8th Principal of Darul Uloom Nadwatul Ulama
- In office 1970 – 29 November 1993
- Preceded by: Muḥammad Ishaq Sandelwi
- Succeeded by: Rabey Hasani Nadwi

Personal details
- Born: 15 July 1917 Lar, Uttar Pradesh
- Died: 29 November 1993 (aged 76)
- Alma mater: Nadwa, Aligarh Muslim University Aligarh
- Profession: Islamic scholar

= Muhibbullah Lari Nadwi =

Indian Islamic scholar (1917 – 1993)

Muhibbullah Lari Nadwi (or Mohibullah Lari; 15 July 1917 – 29 November 1993) was an Indian Islamic scholar, who served as a principal of the Darul Uloom Nadwatul Ulama from 1970 to 1993.

==Early life==
Mohibullah Lari was born on 15 July 1917 in Lar Uttar Pradesh.

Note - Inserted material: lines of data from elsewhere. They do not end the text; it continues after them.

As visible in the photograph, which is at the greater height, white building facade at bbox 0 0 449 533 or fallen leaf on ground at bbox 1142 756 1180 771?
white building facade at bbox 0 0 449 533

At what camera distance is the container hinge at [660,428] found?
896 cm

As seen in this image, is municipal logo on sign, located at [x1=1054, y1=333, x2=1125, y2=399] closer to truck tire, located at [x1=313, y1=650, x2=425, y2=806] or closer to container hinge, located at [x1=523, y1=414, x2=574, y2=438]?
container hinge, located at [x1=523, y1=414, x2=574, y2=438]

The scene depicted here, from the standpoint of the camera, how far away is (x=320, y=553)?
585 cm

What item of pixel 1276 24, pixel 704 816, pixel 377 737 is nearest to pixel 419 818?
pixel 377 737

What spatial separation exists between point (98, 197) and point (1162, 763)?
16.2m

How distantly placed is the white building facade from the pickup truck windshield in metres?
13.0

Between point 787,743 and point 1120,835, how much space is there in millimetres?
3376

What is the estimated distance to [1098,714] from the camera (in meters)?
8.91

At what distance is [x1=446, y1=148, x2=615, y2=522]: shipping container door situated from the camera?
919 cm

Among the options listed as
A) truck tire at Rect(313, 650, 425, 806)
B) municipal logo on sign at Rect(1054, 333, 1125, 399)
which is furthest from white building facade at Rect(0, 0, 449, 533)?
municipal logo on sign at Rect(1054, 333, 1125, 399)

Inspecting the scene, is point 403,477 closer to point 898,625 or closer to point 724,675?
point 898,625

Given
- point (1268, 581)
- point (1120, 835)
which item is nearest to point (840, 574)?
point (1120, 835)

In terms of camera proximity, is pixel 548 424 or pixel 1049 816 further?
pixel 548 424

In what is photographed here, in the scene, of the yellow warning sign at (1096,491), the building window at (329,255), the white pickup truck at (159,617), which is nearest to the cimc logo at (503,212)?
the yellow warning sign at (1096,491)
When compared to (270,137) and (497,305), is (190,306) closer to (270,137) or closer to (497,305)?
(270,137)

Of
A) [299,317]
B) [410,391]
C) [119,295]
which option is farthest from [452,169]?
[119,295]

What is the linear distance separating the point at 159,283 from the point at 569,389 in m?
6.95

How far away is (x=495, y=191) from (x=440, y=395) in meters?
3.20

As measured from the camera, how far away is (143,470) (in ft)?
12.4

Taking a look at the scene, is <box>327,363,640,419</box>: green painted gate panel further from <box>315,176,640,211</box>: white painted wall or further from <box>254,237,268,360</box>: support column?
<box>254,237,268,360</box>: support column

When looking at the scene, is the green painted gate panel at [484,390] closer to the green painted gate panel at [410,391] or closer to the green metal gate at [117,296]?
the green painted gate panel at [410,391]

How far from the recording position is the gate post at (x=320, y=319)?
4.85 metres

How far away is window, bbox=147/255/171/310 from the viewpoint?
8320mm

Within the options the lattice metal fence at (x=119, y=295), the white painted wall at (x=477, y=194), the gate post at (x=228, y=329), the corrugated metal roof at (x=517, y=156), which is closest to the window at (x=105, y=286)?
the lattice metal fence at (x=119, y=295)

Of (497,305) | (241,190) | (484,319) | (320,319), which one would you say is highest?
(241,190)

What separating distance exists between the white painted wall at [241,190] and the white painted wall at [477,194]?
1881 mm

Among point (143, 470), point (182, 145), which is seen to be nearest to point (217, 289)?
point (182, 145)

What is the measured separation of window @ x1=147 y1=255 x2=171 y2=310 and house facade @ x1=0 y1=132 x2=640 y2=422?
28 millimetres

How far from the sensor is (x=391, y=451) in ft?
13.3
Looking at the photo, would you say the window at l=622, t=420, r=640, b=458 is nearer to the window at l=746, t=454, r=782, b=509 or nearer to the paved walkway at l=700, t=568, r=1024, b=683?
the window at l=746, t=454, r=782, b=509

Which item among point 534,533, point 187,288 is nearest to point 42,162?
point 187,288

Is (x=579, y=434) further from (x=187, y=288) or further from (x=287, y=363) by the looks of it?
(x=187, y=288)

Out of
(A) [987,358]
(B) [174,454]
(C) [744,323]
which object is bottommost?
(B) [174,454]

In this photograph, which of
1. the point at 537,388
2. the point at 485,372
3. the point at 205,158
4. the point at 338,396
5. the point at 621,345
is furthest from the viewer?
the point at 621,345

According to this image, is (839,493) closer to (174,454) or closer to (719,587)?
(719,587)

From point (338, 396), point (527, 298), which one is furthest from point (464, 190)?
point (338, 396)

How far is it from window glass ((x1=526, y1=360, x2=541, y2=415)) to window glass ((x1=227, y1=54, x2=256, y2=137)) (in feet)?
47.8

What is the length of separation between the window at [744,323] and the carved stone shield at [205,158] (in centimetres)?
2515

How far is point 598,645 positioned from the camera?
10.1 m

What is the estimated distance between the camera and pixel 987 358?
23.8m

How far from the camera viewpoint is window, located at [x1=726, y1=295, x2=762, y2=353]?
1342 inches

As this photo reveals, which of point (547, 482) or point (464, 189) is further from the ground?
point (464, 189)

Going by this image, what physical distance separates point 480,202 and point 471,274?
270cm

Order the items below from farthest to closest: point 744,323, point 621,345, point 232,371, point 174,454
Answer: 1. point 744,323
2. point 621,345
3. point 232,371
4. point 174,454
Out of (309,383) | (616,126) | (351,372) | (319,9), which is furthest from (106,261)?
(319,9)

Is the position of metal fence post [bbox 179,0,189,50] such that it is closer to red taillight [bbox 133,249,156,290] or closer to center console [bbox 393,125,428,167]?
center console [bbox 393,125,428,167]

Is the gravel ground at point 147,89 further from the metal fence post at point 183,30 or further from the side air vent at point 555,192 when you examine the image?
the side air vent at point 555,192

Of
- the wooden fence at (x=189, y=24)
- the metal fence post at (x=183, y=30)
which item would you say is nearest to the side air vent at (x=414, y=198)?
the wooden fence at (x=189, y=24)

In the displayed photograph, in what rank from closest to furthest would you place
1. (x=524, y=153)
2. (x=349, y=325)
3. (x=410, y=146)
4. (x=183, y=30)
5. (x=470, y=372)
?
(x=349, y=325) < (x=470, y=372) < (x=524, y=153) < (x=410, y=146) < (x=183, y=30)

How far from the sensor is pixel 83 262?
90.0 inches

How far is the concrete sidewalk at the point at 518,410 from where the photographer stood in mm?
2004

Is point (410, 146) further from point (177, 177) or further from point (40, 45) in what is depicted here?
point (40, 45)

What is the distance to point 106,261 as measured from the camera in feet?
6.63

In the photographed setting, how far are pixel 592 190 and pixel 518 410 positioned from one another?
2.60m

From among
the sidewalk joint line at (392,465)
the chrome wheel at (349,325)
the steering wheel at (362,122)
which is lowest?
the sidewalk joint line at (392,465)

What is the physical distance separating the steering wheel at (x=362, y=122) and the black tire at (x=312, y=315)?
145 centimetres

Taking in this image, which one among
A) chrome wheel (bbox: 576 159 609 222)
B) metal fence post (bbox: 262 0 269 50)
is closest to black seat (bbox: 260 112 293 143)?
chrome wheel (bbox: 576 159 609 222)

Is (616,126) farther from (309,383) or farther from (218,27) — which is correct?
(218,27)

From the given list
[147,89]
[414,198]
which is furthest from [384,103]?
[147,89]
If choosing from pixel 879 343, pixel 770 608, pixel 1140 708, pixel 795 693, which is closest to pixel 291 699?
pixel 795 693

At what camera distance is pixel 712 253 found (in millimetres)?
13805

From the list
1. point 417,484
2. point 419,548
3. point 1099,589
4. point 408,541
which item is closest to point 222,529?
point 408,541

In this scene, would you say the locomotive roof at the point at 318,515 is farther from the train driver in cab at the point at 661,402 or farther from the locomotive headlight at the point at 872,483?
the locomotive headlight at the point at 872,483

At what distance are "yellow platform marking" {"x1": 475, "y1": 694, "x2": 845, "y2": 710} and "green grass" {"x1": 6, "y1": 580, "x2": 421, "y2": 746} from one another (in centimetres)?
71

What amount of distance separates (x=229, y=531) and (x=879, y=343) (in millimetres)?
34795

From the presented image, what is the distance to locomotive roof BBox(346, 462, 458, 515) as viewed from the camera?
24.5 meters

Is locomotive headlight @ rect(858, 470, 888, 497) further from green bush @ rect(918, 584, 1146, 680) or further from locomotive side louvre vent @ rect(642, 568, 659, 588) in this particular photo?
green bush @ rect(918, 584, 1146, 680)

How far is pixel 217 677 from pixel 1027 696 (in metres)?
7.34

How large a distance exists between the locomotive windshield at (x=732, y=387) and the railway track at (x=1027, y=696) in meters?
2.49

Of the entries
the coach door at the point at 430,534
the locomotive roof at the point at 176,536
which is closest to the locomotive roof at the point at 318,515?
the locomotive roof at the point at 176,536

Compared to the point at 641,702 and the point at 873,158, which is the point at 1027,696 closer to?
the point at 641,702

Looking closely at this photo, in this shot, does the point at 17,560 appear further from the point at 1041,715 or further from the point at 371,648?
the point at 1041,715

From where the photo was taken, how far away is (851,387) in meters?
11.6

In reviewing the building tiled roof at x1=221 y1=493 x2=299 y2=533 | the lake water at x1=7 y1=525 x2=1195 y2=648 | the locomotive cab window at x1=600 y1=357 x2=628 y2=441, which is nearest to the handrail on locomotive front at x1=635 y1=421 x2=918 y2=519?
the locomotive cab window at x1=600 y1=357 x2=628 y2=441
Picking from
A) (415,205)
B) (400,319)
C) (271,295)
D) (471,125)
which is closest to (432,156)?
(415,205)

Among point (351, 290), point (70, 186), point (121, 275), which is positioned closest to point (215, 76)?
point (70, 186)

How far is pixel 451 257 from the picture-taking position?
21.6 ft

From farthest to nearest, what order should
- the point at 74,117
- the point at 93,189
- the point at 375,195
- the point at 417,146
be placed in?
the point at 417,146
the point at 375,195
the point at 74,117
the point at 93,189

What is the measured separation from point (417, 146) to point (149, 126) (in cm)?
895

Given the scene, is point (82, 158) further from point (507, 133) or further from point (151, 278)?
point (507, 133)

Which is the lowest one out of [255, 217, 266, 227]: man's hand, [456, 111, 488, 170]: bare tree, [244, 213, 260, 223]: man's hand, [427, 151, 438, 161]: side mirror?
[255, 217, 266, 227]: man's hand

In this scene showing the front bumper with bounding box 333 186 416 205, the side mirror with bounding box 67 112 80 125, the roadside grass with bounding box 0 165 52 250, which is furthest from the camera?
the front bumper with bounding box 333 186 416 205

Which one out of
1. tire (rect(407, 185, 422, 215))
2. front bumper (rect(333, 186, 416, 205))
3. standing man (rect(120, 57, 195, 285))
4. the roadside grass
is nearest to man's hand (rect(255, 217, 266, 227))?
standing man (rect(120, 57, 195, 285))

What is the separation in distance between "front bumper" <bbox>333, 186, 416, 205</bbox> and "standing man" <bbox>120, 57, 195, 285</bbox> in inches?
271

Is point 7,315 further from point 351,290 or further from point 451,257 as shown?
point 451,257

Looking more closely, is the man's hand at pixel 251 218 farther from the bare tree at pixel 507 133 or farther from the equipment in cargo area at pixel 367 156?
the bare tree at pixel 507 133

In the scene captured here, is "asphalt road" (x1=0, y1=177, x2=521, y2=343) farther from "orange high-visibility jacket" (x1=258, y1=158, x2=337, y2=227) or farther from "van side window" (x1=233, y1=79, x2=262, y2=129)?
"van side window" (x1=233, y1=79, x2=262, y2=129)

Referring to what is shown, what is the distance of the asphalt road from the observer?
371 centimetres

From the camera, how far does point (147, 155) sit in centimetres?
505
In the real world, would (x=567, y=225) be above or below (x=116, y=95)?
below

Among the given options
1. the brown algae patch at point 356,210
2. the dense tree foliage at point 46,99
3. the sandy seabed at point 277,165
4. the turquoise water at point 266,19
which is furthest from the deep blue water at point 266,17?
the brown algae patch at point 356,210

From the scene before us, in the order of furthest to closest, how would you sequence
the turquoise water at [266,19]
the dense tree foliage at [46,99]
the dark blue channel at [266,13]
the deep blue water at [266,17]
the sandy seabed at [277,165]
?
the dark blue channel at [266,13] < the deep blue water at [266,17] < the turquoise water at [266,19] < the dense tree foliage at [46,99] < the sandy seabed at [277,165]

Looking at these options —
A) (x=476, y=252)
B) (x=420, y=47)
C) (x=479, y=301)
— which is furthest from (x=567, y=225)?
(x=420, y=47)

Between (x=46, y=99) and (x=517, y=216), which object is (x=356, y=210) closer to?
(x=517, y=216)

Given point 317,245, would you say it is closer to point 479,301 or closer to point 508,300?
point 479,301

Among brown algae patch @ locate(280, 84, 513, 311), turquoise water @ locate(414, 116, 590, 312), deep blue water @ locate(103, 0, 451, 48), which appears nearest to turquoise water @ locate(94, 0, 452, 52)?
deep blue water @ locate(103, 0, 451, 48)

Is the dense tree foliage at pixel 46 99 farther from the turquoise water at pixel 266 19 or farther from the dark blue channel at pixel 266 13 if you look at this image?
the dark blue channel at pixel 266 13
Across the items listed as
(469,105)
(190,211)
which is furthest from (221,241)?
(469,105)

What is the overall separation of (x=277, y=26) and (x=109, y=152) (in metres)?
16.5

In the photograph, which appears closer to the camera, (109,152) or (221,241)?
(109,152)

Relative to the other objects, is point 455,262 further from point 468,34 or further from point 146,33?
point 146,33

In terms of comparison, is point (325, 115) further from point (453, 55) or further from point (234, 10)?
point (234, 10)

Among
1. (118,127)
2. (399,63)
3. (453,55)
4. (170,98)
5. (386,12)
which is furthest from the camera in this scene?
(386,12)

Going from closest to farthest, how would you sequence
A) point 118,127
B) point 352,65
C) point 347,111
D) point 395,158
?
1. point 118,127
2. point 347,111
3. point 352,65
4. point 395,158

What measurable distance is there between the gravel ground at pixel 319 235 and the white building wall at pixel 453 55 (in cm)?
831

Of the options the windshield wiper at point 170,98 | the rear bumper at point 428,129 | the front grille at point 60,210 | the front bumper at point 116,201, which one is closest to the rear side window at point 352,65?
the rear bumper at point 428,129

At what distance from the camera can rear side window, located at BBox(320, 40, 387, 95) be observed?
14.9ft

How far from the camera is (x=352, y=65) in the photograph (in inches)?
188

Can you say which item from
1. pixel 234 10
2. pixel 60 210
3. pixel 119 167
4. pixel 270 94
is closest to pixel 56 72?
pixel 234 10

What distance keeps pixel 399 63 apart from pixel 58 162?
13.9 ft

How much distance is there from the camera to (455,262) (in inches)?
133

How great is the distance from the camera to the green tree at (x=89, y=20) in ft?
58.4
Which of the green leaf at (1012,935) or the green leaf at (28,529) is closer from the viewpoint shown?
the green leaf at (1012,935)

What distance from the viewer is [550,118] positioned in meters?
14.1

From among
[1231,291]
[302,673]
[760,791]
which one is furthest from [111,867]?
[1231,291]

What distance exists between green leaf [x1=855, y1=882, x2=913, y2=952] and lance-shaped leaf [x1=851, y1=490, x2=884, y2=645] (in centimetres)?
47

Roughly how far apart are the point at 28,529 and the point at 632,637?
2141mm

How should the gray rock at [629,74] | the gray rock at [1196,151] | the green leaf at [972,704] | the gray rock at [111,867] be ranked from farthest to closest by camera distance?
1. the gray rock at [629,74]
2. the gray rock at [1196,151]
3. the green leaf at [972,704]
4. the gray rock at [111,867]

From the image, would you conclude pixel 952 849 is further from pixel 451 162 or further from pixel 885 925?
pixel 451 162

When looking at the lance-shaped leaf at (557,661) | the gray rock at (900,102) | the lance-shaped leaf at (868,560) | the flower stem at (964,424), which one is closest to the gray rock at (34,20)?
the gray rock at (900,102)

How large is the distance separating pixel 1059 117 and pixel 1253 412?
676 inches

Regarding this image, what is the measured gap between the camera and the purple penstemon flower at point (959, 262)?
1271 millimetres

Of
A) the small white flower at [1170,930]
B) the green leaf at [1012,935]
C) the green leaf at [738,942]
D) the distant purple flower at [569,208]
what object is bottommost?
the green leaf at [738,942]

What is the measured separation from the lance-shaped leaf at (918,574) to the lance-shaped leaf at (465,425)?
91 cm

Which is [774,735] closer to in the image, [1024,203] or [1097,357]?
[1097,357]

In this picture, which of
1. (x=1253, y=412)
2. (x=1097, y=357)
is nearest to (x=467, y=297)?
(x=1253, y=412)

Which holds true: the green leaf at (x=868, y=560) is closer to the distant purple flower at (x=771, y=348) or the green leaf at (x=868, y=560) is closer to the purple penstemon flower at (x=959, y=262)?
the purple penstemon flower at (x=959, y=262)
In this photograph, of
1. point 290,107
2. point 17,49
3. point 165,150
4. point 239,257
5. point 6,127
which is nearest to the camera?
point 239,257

He took his early education in Islamic studies at Darul Uloom Nadwatul Ulama, Lucknow obtaining an Aalim degree in 1930 and a Fazil-e-Adab degree in 1932, respectively. It is noteworthy that he was a classmate of Abul Hasan Ali Hasani Nadwi in Hadith class during the last year of his stay at the aforementioned Darul Uloom. Thereafter he studied at AMU Aligarh and completed, respectively, a B.A.(1939) and M.A. in Political Science (1942).

==Career==
Firstly, he started a business making leather goods in Kanpur from 1940 to 1968. In 1968 he was appointed as a Principal at Darul Uloom Nadwatul Ulama Lucknow. He performed the aforementioned administrative work until he died in 1993. During his tenure, the academic standard including the publication department and growth in the number of students at the school was noted by the rector Abul Hasan Ali Hasani Nadwi. He produced many articles and columns on literature, society, political, and religion in his career. He was a member of the executive council, DARUL ULOOM TAJUL MASAJID until he died in 1993.

==Death==
Mohibullah Lari Nadwi died on 29 November 1993 in Lucknow.